Indian defence budget hike will create new edge of tension: Pakistan media

India increased defence budget by 10.95 per cent to Rs 2.46 lakh crore for next fiscal year

Update: 2015-03-02 20:21 GMT
Visitors taking a look at Defence equipments displayed in one of the stalls at 10th International Air Show at Yelahanka Air Force station in Bengaluru (Photo: PTI)

Islamabad: The nearly 11 per cent hike in India's military budget will create a "new edge of tension" in Indo-Pak ties against the backdrop of New Delhi's "increasingly belligerent stance" and hostility, Pakistani media reported on Monday.

Two days after India increased its defence budget by 10.95 per cent to Rs 2.46 lakh crore for the next fiscal as compared to the revised estimates of Rs 2.22 lakh crore for 2014-15, an editorial titled 'Clear Intent' in The News International said it was "unfortunate that both countries" lay so much focus on defence spending.
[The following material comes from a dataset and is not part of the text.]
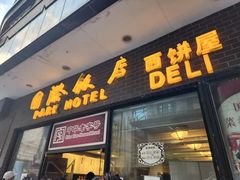 -国际饭店·帆声西饼屋(黄河路店)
"...in recent months New Delhi has been taking an increasingly belligerent stance as far as Pakistan goes, with skirmishes taking place along the Line of Control and hostile language used again and again.”

"Against this backdrop the increase in the military budget will create a new edge of tension between the two neighbours," said the editorial in the newspaper considered close to Pakistani military.

The editorial called it "unfortunate" that both India and Pakistan, partially as a result of these tensions, "lay so much focus on defence spending rather than on improving the quality of lives for citizens".

"This cycle needs to be ended," it said ahead of Indian Foreign Secretary S Jaishankar's visit to Islamabad tomorrow.

It said that the strong stress placed by the Indian Finance Minister while announcing the budget on defending every inch of the country's territory "sends out a message that makes it obvious that India is not in its most peaceful phase".

"The jump in its military spending will lead to similar demands and developments at home. This is only natural. But it impedes the efforts to build greater harmony in the region and create normalcy between the two South Asian neighbours which have fought three wars since 1947," it said.

Another editorial in the Dawn said the Indian military remains the principal threat to Pakistan's security and, hence, the Pakistani security establishment is right in closely tracking Indian defence spending.

"The Pakistani security establishment is right to closely track Indian defence spending because India remains, in terms of its military capabilities, the principal threat to Pakistan's security. But a rational, logical perspective is really what is needed rather than the wild conjecturing in some hawkish quarters.”

"Simply, much as some in India would like to separate the question of competing with China from the need to manage risk with Pakistan, the overall Indian military capability will send a message in both directions. Stability will only come from advancing dialogue with Pakistan," the editorial titled 'Defence Anxieties' said.